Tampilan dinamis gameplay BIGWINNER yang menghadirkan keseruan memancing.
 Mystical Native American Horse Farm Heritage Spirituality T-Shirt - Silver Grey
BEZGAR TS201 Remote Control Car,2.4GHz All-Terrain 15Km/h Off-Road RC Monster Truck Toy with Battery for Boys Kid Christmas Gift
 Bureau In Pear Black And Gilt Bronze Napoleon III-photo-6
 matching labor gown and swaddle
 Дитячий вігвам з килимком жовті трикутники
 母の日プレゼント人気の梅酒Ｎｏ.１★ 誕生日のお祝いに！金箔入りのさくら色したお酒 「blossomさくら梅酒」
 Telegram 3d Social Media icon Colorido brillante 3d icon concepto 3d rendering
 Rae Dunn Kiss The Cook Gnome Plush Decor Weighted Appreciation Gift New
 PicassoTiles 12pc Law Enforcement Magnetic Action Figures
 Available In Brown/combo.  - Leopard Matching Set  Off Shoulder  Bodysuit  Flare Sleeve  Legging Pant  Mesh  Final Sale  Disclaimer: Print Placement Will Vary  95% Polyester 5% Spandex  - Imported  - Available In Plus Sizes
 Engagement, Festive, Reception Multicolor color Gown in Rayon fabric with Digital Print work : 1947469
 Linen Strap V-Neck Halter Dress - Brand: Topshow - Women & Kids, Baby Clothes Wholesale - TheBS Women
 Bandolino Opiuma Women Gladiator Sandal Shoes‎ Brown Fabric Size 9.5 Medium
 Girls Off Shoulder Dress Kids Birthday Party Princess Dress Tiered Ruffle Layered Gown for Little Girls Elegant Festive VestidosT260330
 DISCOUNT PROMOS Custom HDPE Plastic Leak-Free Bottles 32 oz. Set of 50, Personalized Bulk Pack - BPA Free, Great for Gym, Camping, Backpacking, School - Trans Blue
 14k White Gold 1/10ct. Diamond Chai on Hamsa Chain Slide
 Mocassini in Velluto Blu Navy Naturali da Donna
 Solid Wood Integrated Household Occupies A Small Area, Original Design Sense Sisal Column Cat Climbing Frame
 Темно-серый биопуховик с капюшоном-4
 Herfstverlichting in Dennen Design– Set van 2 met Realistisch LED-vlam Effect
----
• _EXERCISE PROMPT_: Transcribe all entries word for word.

• _EXERCISE OUTPUT_:
Tampilan dinamis gameplay BIGWINNER yang menghadirkan keseruan memancing.
 Mystical Native American Horse Farm Heritage Spirituality T-Shirt - Silver Grey
BEZGAR TS201 Remote Control Car,2.4GHz All-Terrain 15Km/h Off-Road RC Monster Truck Toy with Battery for Boys Kid Christmas Gift
 Bureau In Pear Black And Gilt Bronze Napoleon III-photo-6
 matching labor gown and swaddle
 Дитячий вігвам з килимком жовті трикутники
 母の日プレゼント人気の梅酒Ｎｏ.１★ 誕生日のお祝いに！金箔入りのさくら色したお酒 「blossomさくら梅酒」
 Telegram 3d Social Media icon Colorido brillante 3d icon concepto 3d rendering
 Rae Dunn Kiss The Cook Gnome Plush Decor Weighted Appreciation Gift New
 PicassoTiles 12pc Law Enforcement Magnetic Action Figures
 Available In Brown/combo.  - Leopard Matching Set  Off Shoulder  Bodysuit  Flare Sleeve  Legging Pant  Mesh  Final Sale  Disclaimer: Print Placement Will Vary  95% Polyester 5% Spandex  - Imported  - Available In Plus Sizes
 Engagement, Festive, Reception Multicolor color Gown in Rayon fabric with Digital Print work : 1947469
 Linen Strap V-Neck Halter Dress - Brand: Topshow - Women & Kids, Baby Clothes Wholesale - TheBS Women
 Bandolino Opiuma Women Gladiator Sandal Shoes‎ Brown Fabric Size 9.5 Medium
 Girls Off Shoulder Dress Kids Birthday Party Princess Dress Tiered Ruffle Layered Gown for Little Girls Elegant Festive VestidosT260330
 DISCOUNT PROMOS Custom HDPE Plastic Leak-Free Bottles 32 oz. Set of 50, Personalized Bulk Pack - BPA Free, Great for Gym, Camping, Backpacking, School - Trans Blue
 14k White Gold 1/10ct. Diamond Chai on Hamsa Chain Slide
 Mocassini in Velluto Blu Navy Naturali da Donna
 Solid Wood Integrated Household Occupies A Small Area, Original Design Sense Sisal Column Cat Climbing Frame
 Темно-серый биопуховик с капюшоном-4
 Herfstverlichting in Dennen Design– Set van 2 met Realistisch LED-vlam Effect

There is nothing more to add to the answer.